En bref
- Kingpin s’installe au sommet de New York
- Jessica Jones rejoint Daredevil
- Marvel relance ses ponts entre séries
Kingpin change d’échelle
La saison 2 de Daredevil: Born Again ne se contente pas de ramener des visages connus. Elle installe surtout Wilson Fisk, alias Kingpin, à la mairie de New York. Et ça change tout. Le personnage joué par Vincent D’Onofrio ne règne plus seulement par la peur ou les réseaux souterrains, il tient désormais une vraie place de pouvoir.
Ce décor politique pèse déjà sur le reste. La série prépare un conflit municipal plus large, avec une gouverneure inédite incarnée par Lili Taylor, venue contester l’autorité du maire. Pour une fiction née dans les ruelles de Hell’s Kitchen, l’élargissement est assez malin.
Les revenants de l’ère Netflix reprennent la main
L’autre gros morceau, c’est le retour assumé de l’ancien univers Marvel Netflix dans le récit principal du MCU. Depuis la réapparition de Charlie Cox dans Spider-Man: No Way Home, Marvel reconnecte progressivement ses mondes. Cette fois, la passerelle n’a plus grand-chose de discret.
Matt Murdock ne sera pas seul. Krysten Ritter revient en Jessica Jones, un renfort qui compte, parce qu’on parle d’une figure historique des Defenders. Il faudra aussi compter sur le retour de Foggy Nelson, incarné par Elden Henson, alors même que le personnage semblait mort après l’attaque de Bullseye, joué par Wilson Bethel.
Et ce n’est pas fini. Karen Page, sous les traits de Deborah Ann Woll, pourrait revenir elle aussi, tout comme Vanessa Fisk, incarnée par Ayelet Zurer. Résultat ? Une saison peuplée d’anciens alliés, d’ennemis historiques et de liens qu’on croyait laissés à l’époque Netflix.
De nouveaux visages pour brouiller les lignes
Autour de ce noyau, la série ajoute plusieurs inconnues. Michael Gandolfini rejoint le casting en Daniel Blake. Matthew Lillard jouera Mr. Charles, un agent de la CIA présenté comme potentiellement utile, ou franchement dangereux.
Bon, c’est là que la saison peut gagner en relief. Les nouvelles alliances, les trajectoires de rédemption et les tensions entre Daredevil et ses vieux adversaires promettent un ensemble plus mouvant que la simple réunion nostalgique.
Un test grandeur nature pour Marvel
Ce qui se joue ici dépasse la série elle-même. En reconnectant une quinzaine de figures, entre nouveaux venus et personnages emblématiques, Marvel veut faire de cette saison 2 un vrai carrefour avec d’autres séries maison.
Si l’exécution suit, Daredevil: Born Again peut devenir un tournant pour le MCU côté télévision. Pas seulement grâce aux caméos, clairement, mais parce que la série semble enfin assumer un univers partagé plus dense, plus lisible, et un peu plus risqué aussi.

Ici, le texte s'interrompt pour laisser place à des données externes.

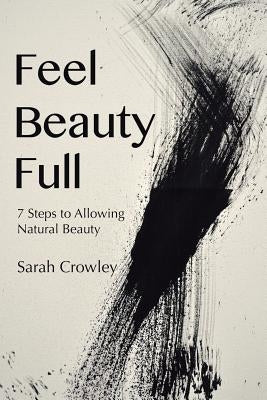 Feel Beauty Full: 7 Steps to Allowing Natural Beauty by Crowley, Sarah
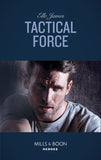 Tactical Force (Mills & Boon Heroes) (Declan’s Defenders, Book 5) (9780008904807)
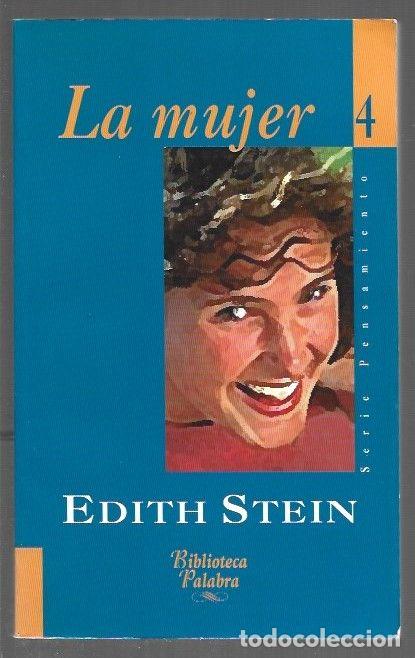 Libros: MUJER - LA - STEIN, EDITH - Foto 1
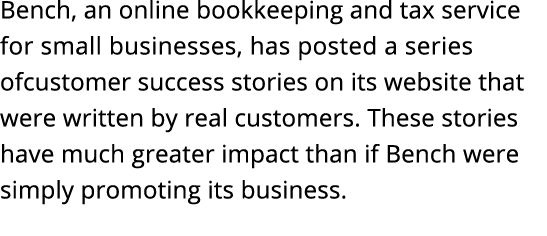 Bench, an online bookkeeping and tax service for small businesses, has posted a series ofcustomer success stories on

Vos questions, nos réponses
Pourquoi le retour de l’univers Marvel Netflix compte autant ?
Pendant longtemps, les séries Marvel Netflix existaient à côté du MCU, sans véritable impact visible sur les films et les autres séries. En réintégrant ces personnages dans un récit central, Marvel évite l’effet de parenthèse et redonne du poids à tout un pan de ses héros urbains.
Le rôle politique de Kingpin peut-il changer le ton de la série ?
Oui, parce qu’un Kingpin maire n’agit plus seulement comme un caïd. Il peut influencer la ville par les institutions, la communication et l’autorité publique. Ça déplace le danger, plus diffus, plus large, et souvent plus intéressant à suivre.
Jessica Jones sera-t-elle un simple cameo ?
Rien n’indique ici un simple passage éclair. Le retour de Jessica Jones est présenté comme un renfort pour Matt Murdock, donc avec un vrai poids dans les dynamiques de la saison, pas juste un clin d’œil aux fans.
Pourquoi parler de tournant pour le MCU télévisuel ?
Parce que la série semble mélanger continuité, nouveaux personnages et croisements avec d’autres productions Marvel. Si cet équilibre tient, le studio aura enfin une formule plus cohérente pour ses séries connectées.